Available data:
══════════
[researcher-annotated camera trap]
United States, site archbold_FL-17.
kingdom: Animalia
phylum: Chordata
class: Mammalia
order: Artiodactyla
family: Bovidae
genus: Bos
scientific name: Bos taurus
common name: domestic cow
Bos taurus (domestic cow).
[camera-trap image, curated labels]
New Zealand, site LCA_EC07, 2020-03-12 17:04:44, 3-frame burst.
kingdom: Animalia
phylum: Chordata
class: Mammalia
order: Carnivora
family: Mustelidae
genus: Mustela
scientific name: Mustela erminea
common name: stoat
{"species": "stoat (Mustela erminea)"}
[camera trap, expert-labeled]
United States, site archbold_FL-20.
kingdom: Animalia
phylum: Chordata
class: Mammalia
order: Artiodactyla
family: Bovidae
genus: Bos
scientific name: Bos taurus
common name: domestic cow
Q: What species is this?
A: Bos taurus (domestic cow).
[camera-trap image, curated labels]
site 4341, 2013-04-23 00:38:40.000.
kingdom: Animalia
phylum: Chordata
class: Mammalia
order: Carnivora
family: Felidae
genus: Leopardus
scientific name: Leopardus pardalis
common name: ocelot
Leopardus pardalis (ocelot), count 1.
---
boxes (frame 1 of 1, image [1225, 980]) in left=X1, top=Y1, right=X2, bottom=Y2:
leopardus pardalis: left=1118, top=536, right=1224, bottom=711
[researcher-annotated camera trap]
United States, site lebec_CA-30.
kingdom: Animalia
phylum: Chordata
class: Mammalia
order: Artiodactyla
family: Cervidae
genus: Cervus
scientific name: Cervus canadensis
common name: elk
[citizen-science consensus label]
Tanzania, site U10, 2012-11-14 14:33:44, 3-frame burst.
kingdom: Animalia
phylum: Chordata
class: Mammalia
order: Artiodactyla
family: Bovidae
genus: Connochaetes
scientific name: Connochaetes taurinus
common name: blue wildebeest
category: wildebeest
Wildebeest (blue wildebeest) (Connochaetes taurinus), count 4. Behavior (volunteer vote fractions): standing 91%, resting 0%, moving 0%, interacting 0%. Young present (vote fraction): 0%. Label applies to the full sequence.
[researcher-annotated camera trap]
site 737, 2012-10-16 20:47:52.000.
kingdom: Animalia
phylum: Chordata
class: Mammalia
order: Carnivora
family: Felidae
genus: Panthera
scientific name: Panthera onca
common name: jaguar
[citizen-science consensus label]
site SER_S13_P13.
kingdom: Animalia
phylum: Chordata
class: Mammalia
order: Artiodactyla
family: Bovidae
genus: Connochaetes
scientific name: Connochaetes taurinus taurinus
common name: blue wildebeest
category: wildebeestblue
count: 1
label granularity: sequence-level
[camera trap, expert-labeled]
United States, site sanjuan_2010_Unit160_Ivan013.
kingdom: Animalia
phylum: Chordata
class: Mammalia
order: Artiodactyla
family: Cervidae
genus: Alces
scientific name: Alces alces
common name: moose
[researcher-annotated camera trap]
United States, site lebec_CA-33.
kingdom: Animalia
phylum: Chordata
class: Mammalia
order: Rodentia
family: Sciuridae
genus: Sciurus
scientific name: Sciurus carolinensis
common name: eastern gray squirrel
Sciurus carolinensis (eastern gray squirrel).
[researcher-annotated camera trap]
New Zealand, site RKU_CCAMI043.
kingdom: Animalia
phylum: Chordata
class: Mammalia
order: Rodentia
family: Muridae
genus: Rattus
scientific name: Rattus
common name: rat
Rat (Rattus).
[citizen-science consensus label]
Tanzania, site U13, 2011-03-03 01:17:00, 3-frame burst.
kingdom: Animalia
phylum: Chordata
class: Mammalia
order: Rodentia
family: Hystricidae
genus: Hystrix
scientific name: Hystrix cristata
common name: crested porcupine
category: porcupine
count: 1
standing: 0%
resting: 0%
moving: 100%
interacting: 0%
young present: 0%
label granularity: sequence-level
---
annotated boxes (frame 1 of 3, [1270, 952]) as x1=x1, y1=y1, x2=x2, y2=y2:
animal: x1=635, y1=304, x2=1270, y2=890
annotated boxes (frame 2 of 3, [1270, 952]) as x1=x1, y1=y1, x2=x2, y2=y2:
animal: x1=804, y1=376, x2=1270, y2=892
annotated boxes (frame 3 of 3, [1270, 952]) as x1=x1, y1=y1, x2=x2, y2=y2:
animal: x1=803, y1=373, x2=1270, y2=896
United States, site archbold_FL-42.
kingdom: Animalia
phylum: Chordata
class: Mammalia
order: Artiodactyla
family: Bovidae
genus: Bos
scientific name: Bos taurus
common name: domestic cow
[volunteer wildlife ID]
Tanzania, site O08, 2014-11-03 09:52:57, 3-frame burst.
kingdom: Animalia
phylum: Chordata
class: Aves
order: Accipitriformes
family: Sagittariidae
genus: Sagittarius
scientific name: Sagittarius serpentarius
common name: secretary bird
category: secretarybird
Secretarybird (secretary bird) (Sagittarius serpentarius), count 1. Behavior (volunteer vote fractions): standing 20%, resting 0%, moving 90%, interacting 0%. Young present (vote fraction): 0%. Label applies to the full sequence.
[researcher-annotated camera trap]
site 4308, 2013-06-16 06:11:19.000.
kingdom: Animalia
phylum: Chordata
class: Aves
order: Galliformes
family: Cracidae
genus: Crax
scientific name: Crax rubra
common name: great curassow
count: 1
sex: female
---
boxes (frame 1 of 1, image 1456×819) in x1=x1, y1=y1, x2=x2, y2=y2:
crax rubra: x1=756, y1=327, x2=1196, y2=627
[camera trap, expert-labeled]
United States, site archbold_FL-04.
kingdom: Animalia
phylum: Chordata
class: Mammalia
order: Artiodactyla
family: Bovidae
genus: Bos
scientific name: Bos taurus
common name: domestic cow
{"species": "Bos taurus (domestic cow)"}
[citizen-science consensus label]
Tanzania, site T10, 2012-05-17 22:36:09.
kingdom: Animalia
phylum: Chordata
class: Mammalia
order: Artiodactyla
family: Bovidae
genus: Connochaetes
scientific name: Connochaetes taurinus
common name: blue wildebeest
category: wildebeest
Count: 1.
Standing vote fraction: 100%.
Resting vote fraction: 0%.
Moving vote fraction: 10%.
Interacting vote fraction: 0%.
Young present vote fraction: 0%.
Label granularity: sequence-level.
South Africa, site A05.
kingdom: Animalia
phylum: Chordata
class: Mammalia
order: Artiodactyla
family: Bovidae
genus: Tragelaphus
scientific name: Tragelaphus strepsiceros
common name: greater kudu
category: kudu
══════════
Exercise:
Set down the whole of the material, exactly.

Solution below:
[researcher-annotated camera trap]
United States, site archbold_FL-17.
kingdom: Animalia
phylum: Chordata
class: Mammalia
order: Artiodactyla
family: Bovidae
genus: Bos
scientific name: Bos taurus
common name: domestic cow
Bos taurus (domestic cow).
[camera-trap image, curated labels]
New Zealand, site LCA_EC07, 2020-03-12 17:04:44, 3-frame burst.
kingdom: Animalia
phylum: Chordata
class: Mammalia
order: Carnivora
family: Mustelidae
genus: Mustela
scientific name: Mustela erminea
common name: stoat
{"species": "stoat (Mustela erminea)"}
[camera trap, expert-labeled]
United States, site archbold_FL-20.
kingdom: Animalia
phylum: Chordata
class: Mammalia
order: Artiodactyla
family: Bovidae
genus: Bos
scientific name: Bos taurus
common name: domestic cow
Q: What species is this?
A: Bos taurus (domestic cow).
[camera-trap image, curated labels]
site 4341, 2013-04-23 00:38:40.000.
kingdom: Animalia
phylum: Chordata
class: Mammalia
order: Carnivora
family: Felidae
genus: Leopardus
scientific name: Leopardus pardalis
common name: ocelot
Leopardus pardalis (ocelot), count 1.
---
boxes (frame 1 of 1, image [1225, 980]) in left=X1, top=Y1, right=X2, bottom=Y2:
leopardus pardalis: left=1118, top=536, right=1224, bottom=711
[researcher-annotated camera trap]
United States, site lebec_CA-30.
kingdom: Animalia
phylum: Chordata
class: Mammalia
order: Artiodactyla
family: Cervidae
genus: Cervus
scientific name: Cervus canadensis
common name: elk
[citizen-science consensus label]
Tanzania, site U10, 2012-11-14 14:33:44, 3-frame burst.
kingdom: Animalia
phylum: Chordata
class: Mammalia
order: Artiodactyla
family: Bovidae
genus: Connochaetes
scientific name: Connochaetes taurinus
common name: blue wildebeest
category: wildebeest
Wildebeest (blue wildebeest) (Connochaetes taurinus), count 4. Behavior (volunteer vote fractions): standing 91%, resting 0%, moving 0%, interacting 0%. Young present (vote fraction): 0%. Label applies to the full sequence.
[researcher-annotated camera trap]
site 737, 2012-10-16 20:47:52.000.
kingdom: Animalia
phylum: Chordata
class: Mammalia
order: Carnivora
family: Felidae
genus: Panthera
scientific name: Panthera onca
common name: jaguar
[citizen-science consensus label]
site SER_S13_P13.
kingdom: Animalia
phylum: Chordata
class: Mammalia
order: Artiodactyla
family: Bovidae
genus: Connochaetes
scientific name: Connochaetes taurinus taurinus
common name: blue wildebeest
category: wildebeestblue
count: 1
label granularity: sequence-level
[camera trap, expert-labeled]
United States, site sanjuan_2010_Unit160_Ivan013.
kingdom: Animalia
phylum: Chordata
class: Mammalia
order: Artiodactyla
family: Cervidae
genus: Alces
scientific name: Alces alces
common name: moose
[researcher-annotated camera trap]
United States, site lebec_CA-33.
kingdom: Animalia
phylum: Chordata
class: Mammalia
order: Rodentia
family: Sciuridae
genus: Sciurus
scientific name: Sciurus carolinensis
common name: eastern gray squirrel
Sciurus carolinensis (eastern gray squirrel).
[researcher-annotated camera trap]
New Zealand, site RKU_CCAMI043.
kingdom: Animalia
phylum: Chordata
class: Mammalia
order: Rodentia
family: Muridae
genus: Rattus
scientific name: Rattus
common name: rat
Rat (Rattus).
[citizen-science consensus label]
Tanzania, site U13, 2011-03-03 01:17:00, 3-frame burst.
kingdom: Animalia
phylum: Chordata
class: Mammalia
order: Rodentia
family: Hystricidae
genus: Hystrix
scientific name: Hystrix cristata
common name: crested porcupine
category: porcupine
count: 1
standing: 0%
resting: 0%
moving: 100%
interacting: 0%
young present: 0%
label granularity: sequence-level
---
annotated boxes (frame 1 of 3, [1270, 952]) as x1=x1, y1=y1, x2=x2, y2=y2:
animal: x1=635, y1=304, x2=1270, y2=890
annotated boxes (frame 2 of 3, [1270, 952]) as x1=x1, y1=y1, x2=x2, y2=y2:
animal: x1=804, y1=376, x2=1270, y2=892
annotated boxes (frame 3 of 3, [1270, 952]) as x1=x1, y1=y1, x2=x2, y2=y2:
animal: x1=803, y1=373, x2=1270, y2=896
United States, site archbold_FL-42.
kingdom: Animalia
phylum: Chordata
class: Mammalia
order: Artiodactyla
family: Bovidae
genus: Bos
scientific name: Bos taurus
common name: domestic cow
[volunteer wildlife ID]
Tanzania, site O08, 2014-11-03 09:52:57, 3-frame burst.
kingdom: Animalia
phylum: Chordata
class: Aves
order: Accipitriformes
family: Sagittariidae
genus: Sagittarius
scientific name: Sagittarius serpentarius
common name: secretary bird
category: secretarybird
Secretarybird (secretary bird) (Sagittarius serpentarius), count 1. Behavior (volunteer vote fractions): standing 20%, resting 0%, moving 90%, interacting 0%. Young present (vote fraction): 0%. Label applies to the full sequence.
[researcher-annotated camera trap]
site 4308, 2013-06-16 06:11:19.000.
kingdom: Animalia
phylum: Chordata
class: Aves
order: Galliformes
family: Cracidae
genus: Crax
scientific name: Crax rubra
common name: great curassow
count: 1
sex: female
---
boxes (frame 1 of 1, image 1456×819) in x1=x1, y1=y1, x2=x2, y2=y2:
crax rubra: x1=756, y1=327, x2=1196, y2=627
[camera trap, expert-labeled]
United States, site archbold_FL-04.
kingdom: Animalia
phylum: Chordata
class: Mammalia
order: Artiodactyla
family: Bovidae
genus: Bos
scientific name: Bos taurus
common name: domestic cow
{"species": "Bos taurus (domestic cow)"}
[citizen-science consensus label]
Tanzania, site T10, 2012-05-17 22:36:09.
kingdom: Animalia
phylum: Chordata
class: Mammalia
order: Artiodactyla
family: Bovidae
genus: Connochaetes
scientific name: Connochaetes taurinus
common name: blue wildebeest
category: wildebeest
Count: 1.
Standing vote fraction: 100%.
Resting vote fraction: 0%.
Moving vote fraction: 10%.
Interacting vote fraction: 0%.
Young present vote fraction: 0%.
Label granularity: sequence-level.
South Africa, site A05.
kingdom: Animalia
phylum: Chordata
class: Mammalia
order: Artiodactyla
family: Bovidae
genus: Tragelaphus
scientific name: Tragelaphus strepsiceros
common name: greater kudu
category: kudu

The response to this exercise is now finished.